ARIA: Chodzi ci o ten straszny wirus?
SUITA: Koronawirus, podobno zabija ludzi.
ARIA: Psy też?
SUITA: Tego nie wiem.
ARIA: Jesteśmy zaszczepione na to , co zabija psy. Jesteśmy odrobaczone i odkleszczone. Nie mamy się czego bać.
SUITA: Na szczęście, ale nasi ludzie nie są, bo na ten nowy wirus nie ma szczepionki.
ARIA: Czy coś grozi naszym ludziom?
SUITA: Mam nadzieję, że nie. Panie siedzą w domu. Młodsza Pani ma domową pracę. Wychodzą tylko po zakupy. Tak samo nasz Pan.
ARIA: Czy ten wirus może dorwać naszych ludzi?
SUITA: Może…
ARIA: Co wtedy będzie z nami? Zabraknie nam żarcia?
SUITA: O to się nie martw, terier zawsze się wyżywi. Jesteś przecież doskonałym łowcą.
ARIA: Ale nie lubię myszy. Wolę chrupki i saszetki mięsne.
SUITA: A kto podjada mięso ogrodowe?
ARIA: Jadam tylko polny drób.
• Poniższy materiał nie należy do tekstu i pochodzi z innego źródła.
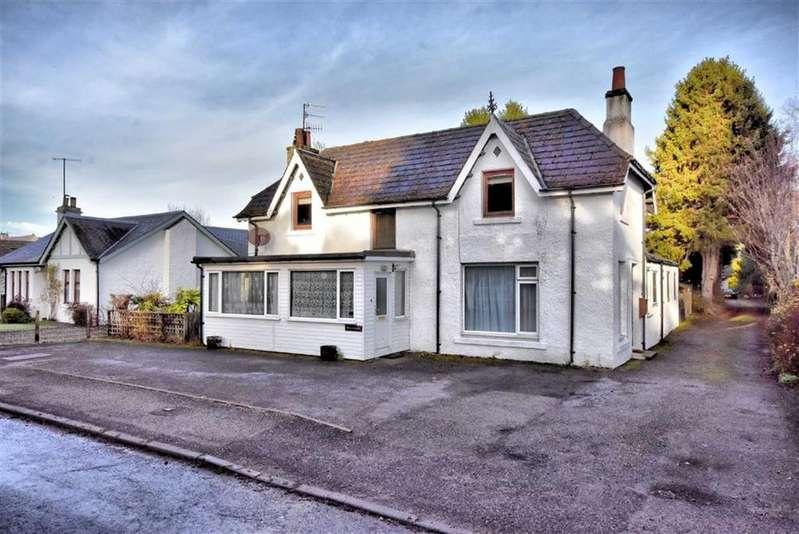 5 Bedrooms Detached House for sale in Boat of Garten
Chętnie bym zjadła zająca, ale go nie dogonię.
SUITA: Jak będziesz głodna, dogonisz.
ARIA: A czy ten wirus może do nas dolecieć z wiatrem?
SUITA: Może, przecież ziemia się kręci…
ARIA: A mogą go przynieść ptaki?
SUITA: Mogą przynieść kleszcze, które spadną ci na głowę, ale co do wirusa nie mam pewności.
ARIA: To może chodźmy je przegonić, tak profilaktycznie.
SUITA: O.K.
ARIA: Ale z tym koronawirusem w czarnej, powiewającej szacie i z kosą, idącym przez pole to żartowałaś?
SUITA: Jasne, ale jak zobaczysz coś takiego to wiej do domu z prędkością światła.